## What needs to be done
Rewrite the blueberry cookie recipe from "In a small bowl, combine" to "after being made.", inclusive, replacing "baking sheet" with "cookie sheet".

## Quoted passage

------------------------------------------------

1/2 cup (1 stick) butter, softened

1/2 cup vegetable oil

1/2 cup granulated sugar

1/2 cup powdered sugar

1 large egg

2 heaping cups all-purpose flour

1/2 teaspoon baking soda

1/2 teaspoon cream of tartar

1/4 teaspoon salt

*1 cup fresh blueberries

1/4 cup granulated sugar & 1/2 tablespoon cinnamon for rolling cookies in

Preheat oven to 375°F.

Beat together butter, vegetable oil, granulated sugar, powdered sugar, and egg. In a separate bowl, combine flour, baking soda, cream of tartar, and salt. Slowly beat flour mixture into the butter mixture. Gently fold in the blueberries, being careful not to crush them. Otherwise you'll end up with purpleish-blue cookies, but if that's your thing, then go for it!

In a small bowl, combine the 1/4 cup granulated sugar and cinnamon. Shape dough into 1-inch balls, then roll in cinnamon-sugar mixture. 

Place balls 3 to 4 inches apart on a greased baking sheet. With a flat-bottomed glass dipped in cinnamon-sugar, slightly flatten cookies. Be careful not to totally crush the berries though. Again... blue cookies.

Bake for 11-13 minutes, or until edges being to slightly brown and a toothpick inserted into the center of the cookie comes out clean. Allow to cool.

Makes about 2 1/2 dozen cookies.

*Because of the fresh berries, these cookies are best eaten within 3-4 days after being made.

------------------------------------------------

## Dataset content
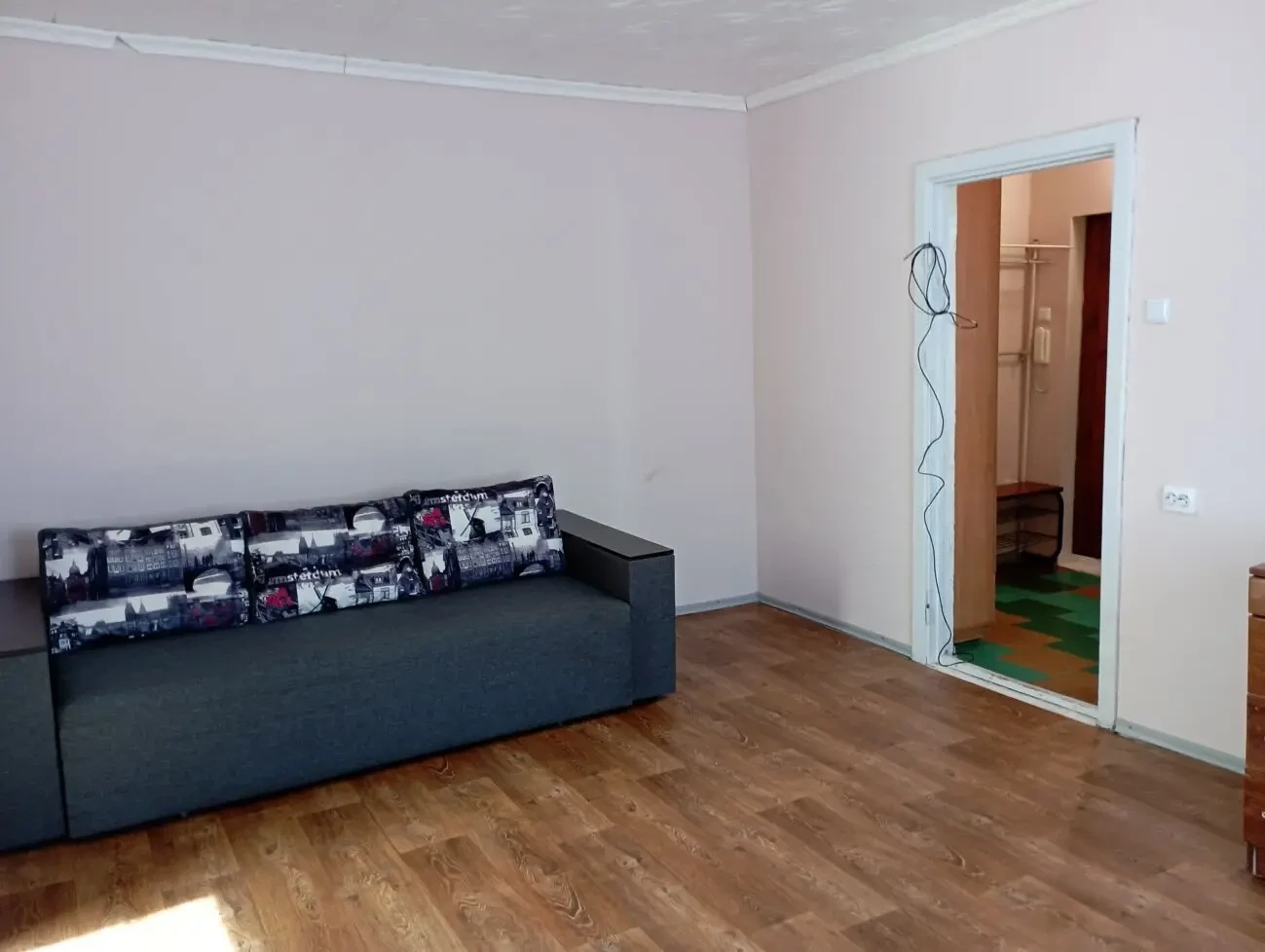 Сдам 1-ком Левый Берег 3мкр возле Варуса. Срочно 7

------------------------------------------------

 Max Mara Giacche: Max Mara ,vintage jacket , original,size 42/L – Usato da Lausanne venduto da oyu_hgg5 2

------------------------------------------------

## Solution for this problem
In a small bowl, combine the 1/4 cup granulated sugar and cinnamon. Shape dough into 1-inch balls, then roll in cinnamon-sugar mixture. 

Place balls 3 to 4 inches apart on a greased cookie sheet. With a flat-bottomed glass dipped in cinnamon-sugar, slightly flatten cookies. Be careful not to totally crush the berries though. Again... blue cookies.

Bake for 11-13 minutes, or until edges being to slightly brown and a toothpick inserted into the center of the cookie comes out clean. Allow to cool.

Makes about 2 1/2 dozen cookies.

*Because of the fresh berries, these cookies are best eaten within 3-4 days after being made.